An Irishman , a Mexican and a Blonde Guy were doing construction work on scaffolding on the 20th floor of a building. 

They were eating lunch and the Irishman said, 'Corned beef and cabbage! If I get corned beef and cabbage one more time for lunch, I'm going to jump off this building.' 

The Mexican opened his lunch box and exclaimed, 'Burritos again! If I get burritos one more time I'm going to jump off, too.' 

The blonde opened his lunch and said, ' Bologna again! If I get a bologna sandwich one more time, I'm jumping too.' 

The next day, the Irishman opened his lunch box, saw corned beef and cabbage, and jumped to his death. 

The Mexican opened his lunch, saw a burrito, and jumped, too. 


The blonde guy opened his lunch, saw the bologna and jumped to his death as well. 
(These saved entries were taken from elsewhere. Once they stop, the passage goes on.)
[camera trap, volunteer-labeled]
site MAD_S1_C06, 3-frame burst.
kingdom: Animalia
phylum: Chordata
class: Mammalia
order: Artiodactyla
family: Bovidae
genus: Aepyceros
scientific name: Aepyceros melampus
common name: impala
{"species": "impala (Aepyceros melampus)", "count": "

At the funeral, the Irishman's wife was weeping. She said, 'If I'd known how really tired he was of corned beef and cabbage, I never would have given it to him again!' 

The Mexican's wife also wept and said, 'I could have given him tacos or enchiladas! I didn't realize he hated burritos so much.' 


(Oh this is GOOD!!) 

Everyone turned and stared at the blonde's wife. The blonde's wife said, 

'Don't look at me. The idiot makes his own lunch.'


----------



## Steff (Sep 5, 2009)

PMSL  nice 1 dave


----------



## insulinaddict09 (Sep 5, 2009)

*Hahahahaha Brilliant !!! good to see a blonde guy joke for a change !! Gives us girls a break Lol *


----------



## sasha1 (Sep 6, 2009)

Hahahaha ... Classic .. Love it ...

Heidi
xx


----------



## HelenP (Sep 6, 2009)

Good one!

xx


----------